This chapter was written by Scylla.
Scylla was always scared of her father’s hounds.
The beasts never failed to stare her down as she walked into the Azys compound. Today, however, they had a particularly predatory look within their scarlet eyes. Her father promised they would never attack her, but there was something wicked and vile to them. They were meant for war and killing, enchanted with various aether enhancements and imbued with shadow energies.
War-creatures were something that Allag had not seen for more than a dozen generations during the Great Peace. Her father was recently asked to accelerate such projects by the Council to counteract the rebellions at the borders.
Her mother’s six month assignment the southern border ships was extended for another rotation. Attacks, although small, had become more commonplace – at least that was what her father and the holo-news said.
Mother won’t be home for another half-rotationat least. Maybe she’ll stay for a little while. But perhaps it’s for best… she won’t be happy when she sees this.
Scylla looked down at her robes, lamenting the streaks of mud and deep lavender stains which also spread in blotches across her elbows and forearms. Though she tried to scrub it out at school, she knew that the dye wouldn’t fade from her skin for another week.
The robes were a whole other matter. Not only were they muddy and dyed, but the hems on the bottom were burnt where that evil long-eared imp caught the edges on fire.
This wasn’t an accident.
Someone had filled her autostylus with explosive purple-bind ink in mathematics class. And then that same certain someone set a mud trap for her on her way home. How he had laughed and mocked her, telling her to go back to her own hound-shelter.
Still, the girl didn’t let Amon’s foolish actions go without her own revenge. How he had howled after finding his brand new Academy rucksack filled with biopellet waste! He had reached in, not realizing the stench would remain… permanently.
The instructors never figured out how that accident happened.
But then, Amon struck back again. During the Level II Aetherclass, Amon set her robes on fire. He said it was an accident and gave his goofy grin as always.
The teacher didn’t even really punish him. By the end, we were having a lesson on aether control!
Of course, she had punished him back.
A jar of clamper crabs dumped on the head was a fitting enough. Last she saw Amon, Clio was still picking them free from behind his ears.
Even the sweetest revenge would not fix her one-of-a-kind hand-woven garments. These were her bloodline’s ancestral robes, carefully preserved throughout the ages through secret aethero preservation techniques.

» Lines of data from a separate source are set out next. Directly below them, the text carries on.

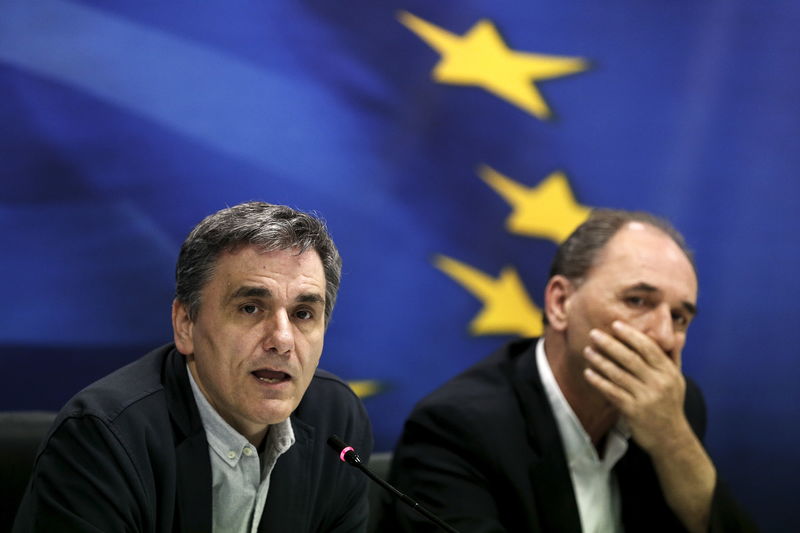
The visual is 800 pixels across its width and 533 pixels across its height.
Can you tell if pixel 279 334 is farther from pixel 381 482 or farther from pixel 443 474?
pixel 443 474

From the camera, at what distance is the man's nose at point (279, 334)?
1662mm

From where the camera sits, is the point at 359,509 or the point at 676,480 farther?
the point at 676,480

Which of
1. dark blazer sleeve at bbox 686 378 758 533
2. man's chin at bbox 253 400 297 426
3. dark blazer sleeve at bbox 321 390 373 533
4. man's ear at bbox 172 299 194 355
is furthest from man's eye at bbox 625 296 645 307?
man's ear at bbox 172 299 194 355

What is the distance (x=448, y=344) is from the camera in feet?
8.82

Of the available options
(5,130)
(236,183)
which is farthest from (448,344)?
(5,130)

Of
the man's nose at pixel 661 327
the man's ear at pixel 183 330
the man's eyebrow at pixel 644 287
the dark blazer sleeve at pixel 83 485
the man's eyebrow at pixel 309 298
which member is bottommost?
the dark blazer sleeve at pixel 83 485

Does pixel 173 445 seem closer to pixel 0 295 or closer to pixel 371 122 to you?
pixel 0 295

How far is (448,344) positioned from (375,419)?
0.29 metres

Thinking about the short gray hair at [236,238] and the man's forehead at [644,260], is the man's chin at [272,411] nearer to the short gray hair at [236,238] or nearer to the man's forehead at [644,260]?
the short gray hair at [236,238]

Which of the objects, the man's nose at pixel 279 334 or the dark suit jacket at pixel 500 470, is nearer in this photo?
the man's nose at pixel 279 334

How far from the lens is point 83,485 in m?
1.51

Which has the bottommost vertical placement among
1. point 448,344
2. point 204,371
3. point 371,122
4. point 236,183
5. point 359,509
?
point 359,509

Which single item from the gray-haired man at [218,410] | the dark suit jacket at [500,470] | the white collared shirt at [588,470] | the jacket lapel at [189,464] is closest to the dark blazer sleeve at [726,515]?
the dark suit jacket at [500,470]

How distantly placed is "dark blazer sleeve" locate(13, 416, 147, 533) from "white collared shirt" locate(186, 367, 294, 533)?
7.5 inches
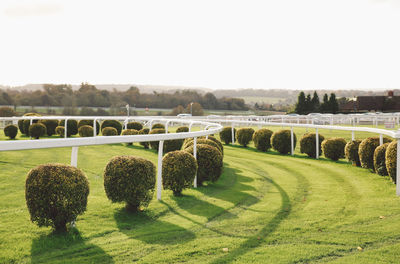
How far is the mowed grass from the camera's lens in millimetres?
4062

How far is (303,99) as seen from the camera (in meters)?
54.9

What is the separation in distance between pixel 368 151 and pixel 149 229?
321 inches

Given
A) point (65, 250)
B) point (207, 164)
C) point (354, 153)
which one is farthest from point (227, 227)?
point (354, 153)

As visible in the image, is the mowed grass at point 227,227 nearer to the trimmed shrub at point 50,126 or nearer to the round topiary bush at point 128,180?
the round topiary bush at point 128,180

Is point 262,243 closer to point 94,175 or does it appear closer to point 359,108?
point 94,175

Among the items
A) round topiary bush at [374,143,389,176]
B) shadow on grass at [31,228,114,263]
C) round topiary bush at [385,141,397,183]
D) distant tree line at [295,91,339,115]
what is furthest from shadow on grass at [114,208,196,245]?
distant tree line at [295,91,339,115]

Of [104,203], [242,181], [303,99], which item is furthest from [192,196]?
[303,99]

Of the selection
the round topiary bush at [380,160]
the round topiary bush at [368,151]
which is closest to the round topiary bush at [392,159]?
the round topiary bush at [380,160]

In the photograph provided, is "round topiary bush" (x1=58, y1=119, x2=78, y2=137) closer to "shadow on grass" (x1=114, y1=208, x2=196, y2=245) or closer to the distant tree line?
"shadow on grass" (x1=114, y1=208, x2=196, y2=245)

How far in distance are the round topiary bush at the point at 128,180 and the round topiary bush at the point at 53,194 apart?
854 mm

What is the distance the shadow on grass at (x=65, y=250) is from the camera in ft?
12.6

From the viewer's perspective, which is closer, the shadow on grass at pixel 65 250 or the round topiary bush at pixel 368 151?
the shadow on grass at pixel 65 250

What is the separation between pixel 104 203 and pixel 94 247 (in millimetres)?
1981

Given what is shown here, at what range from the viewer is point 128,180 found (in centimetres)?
522
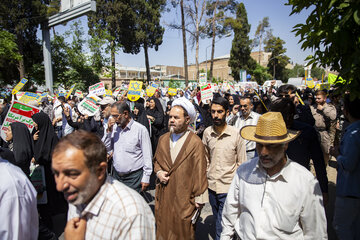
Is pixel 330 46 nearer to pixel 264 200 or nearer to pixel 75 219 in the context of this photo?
pixel 264 200

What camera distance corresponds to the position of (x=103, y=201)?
1.46 m

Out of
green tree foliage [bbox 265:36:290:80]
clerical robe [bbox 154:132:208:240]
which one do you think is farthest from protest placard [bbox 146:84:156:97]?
green tree foliage [bbox 265:36:290:80]

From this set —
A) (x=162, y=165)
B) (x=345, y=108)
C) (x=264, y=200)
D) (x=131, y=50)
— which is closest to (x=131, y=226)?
(x=264, y=200)

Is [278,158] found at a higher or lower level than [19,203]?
higher

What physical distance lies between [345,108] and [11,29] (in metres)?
33.5

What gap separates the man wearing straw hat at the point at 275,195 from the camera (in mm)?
1776

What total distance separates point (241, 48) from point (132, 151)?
150ft

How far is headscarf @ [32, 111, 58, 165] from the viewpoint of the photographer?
13.1 ft

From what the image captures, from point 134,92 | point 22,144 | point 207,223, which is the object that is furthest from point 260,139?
point 134,92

This was the first year that she was allowed to wear them to class. They were not the common robes synthesized at the supply nodes. Repairing the robes would take serious effort, if they could be cleaned and mended at all.
Thinking about all of this brought a lump of shame into her throat. All of her older sisters had returned with these robes in perfect condition.
Mother is going to be so mad at me! Curse that Amon!
Scylla clenched her fist around the fabric, wrinkling her brow with slitted scarlet eyes.
It’s all that savage long-earred toad’s fault! I’ll have my parents excise him from the Academy for this!
One of the hounds leapt up on the fence and growled, shocking her out of her fevered daydreams. The girl cowered back, letting a guidepost along the opposite side of the walkway brace her from falling. She looked at the creature, her gaze locked to its cold glare.
I’m sure it would kill me, if it could. Maybe we could feed Amon to it… but then it would likely choke on his ears!
It stared at her silently, evil red eyes targeted in challenge to her own. These were the first war-chimera projects that her father had worked on, though he said that he was behind the curve. He didn’t seem to like working on such things.
House-servants and industrial assistants were fine creations. These creatures of bloodshed and fury were anything but.
Scylla rushed back to the path, pretending not to notice the canine heads turning in unison with her motion. She continued down the central path to their large, tree-lined habitation unit.
It was one of the more lavish units in the city, though small compared to the major houses along the Sun-Path. Of course, with the teleporters and aetherytes, no one used the paths for much other than just occasional walks.
She would be alone for a while, free of the bustle and noise of the central Syrcus Tower. It was only a short walk from the transport terminal, so the girl often walked when she needed to think. Right now, the only thing she was thinking about was plotting revenge against that pesky no-good forest snot.